単純にSWOTの最初が「S(強み)」だからそうしている。

中小企業診断士はいわば国家公認の経営コンサルタントであるが、
そんな私もいきなり見知らぬ人に「御社の強みは」と聞かれたら、逡巡するに違いない。

なぜか?
それは、ほんとうは強みを聞く前に確認すべきことがあるからだ。

誰に対しての強みなのか

強み・弱みは相対的なものだ。
対象が誰かでまったく逆になることすらある。
経営者であるあなたのコミュニケーション対象が、顧客なのか従業員なのか、はたまた妻なのかで、口調からなにから全部変わってしまうはずだ。

よって、いきなり「強み」を聞かれても回答できないのが当たり前だ。
誰に対する強みを聞いているのかを明確にしてもらわないと。

企業活動において、「誰」はほとんどの場合、顧客だろう。
ならば、どんな「顧客」をターゲットとしているのかを確認する。
性別は、年代は、社会階層は、居住地域は・・・
それが確定してから、はじめて「強み」を確認できるのだ。

強みでなく、「違い」を探す

個人的には「強み」という言葉がまずかったと思っている。
strengthの日本語訳なのだけれど、米国と本邦ではそのニュアンスが異なるのだろう。
強みと言われると、大層なものを想像してしまい「うちのような中小企業には強みなんてないよ・・」とネガティブな回答が返ってくる。

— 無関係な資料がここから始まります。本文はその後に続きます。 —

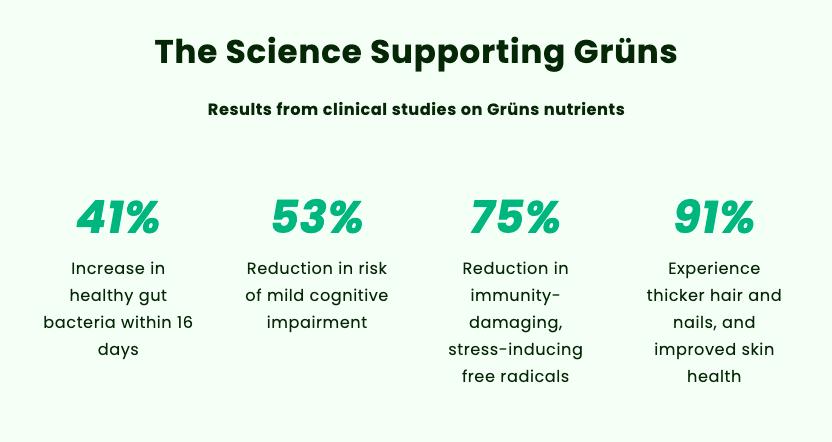 The Science Supporting Grüns

Results from clinical studies on Grüns nutrients

41%

Increase in healthy gut bacteria within 16 days

53%

Reduction in risk of mild cognitive impairment

75%

Reduction in immunity-damaging, stress-inducing free radicals

91%

Experience thicker hair and nails, and improved skin health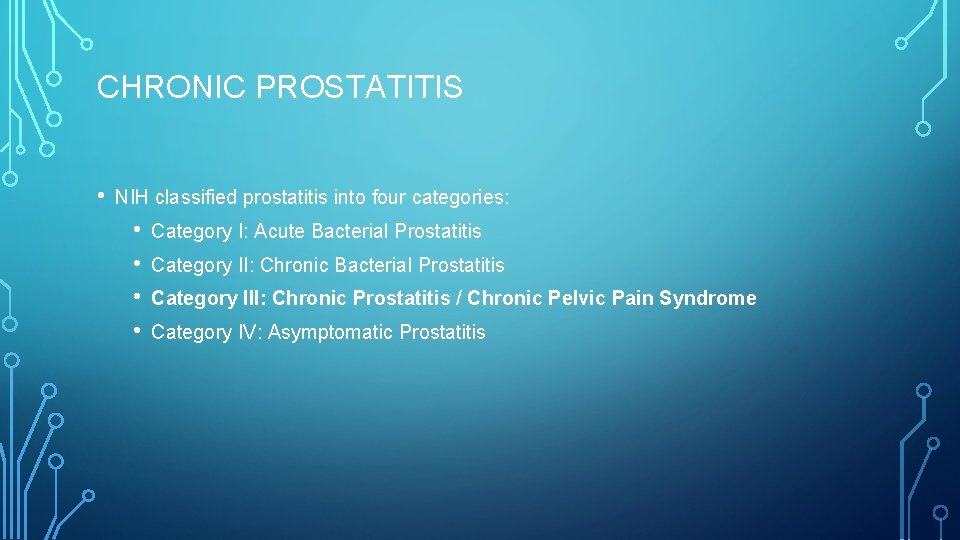 CHRONIC PROSTATITIS

• NIH classified prostatitis into four categories:
  • Category I: Acute Bacterial Prostatitis
  • Category II: Chronic Bacterial Prostatitis
  • Category III: Chronic Prostatitis / Chronic Pelvic Pain Syndrome
  • Category IV: Asymptomatic Prostatitis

そこで、私の場合現場では強みではなく「違い」と考えてはどうだろうか?と提案している。
顧客が「誰」かは決まっている前提で、今度は競合他社を想像してもらう。

他社との比較のなかで、顧客に対して「良い」違いはなにかと考えてもらうのだ。
特定の、ニッチな顧客に対してなら、「大企業にだって負けない!」と胸を張って言える違いがあるはずだ、そしてそれが、社長も気づいていなかった自社の「強み」を知るきっかけになる。
「悪い」違いもあるかもしれない。これはきっと「弱み」に相当する。

これは結局「顧客」「自社」「他社」を比較するフレームワークである「3C分析」も同時にやっていることになる。
こうしたフレームワークのつながりを考えてみるのも興味深い。

ちなみにSWOT分析は、開発初期はSOFT分析と呼ばれていたそうです。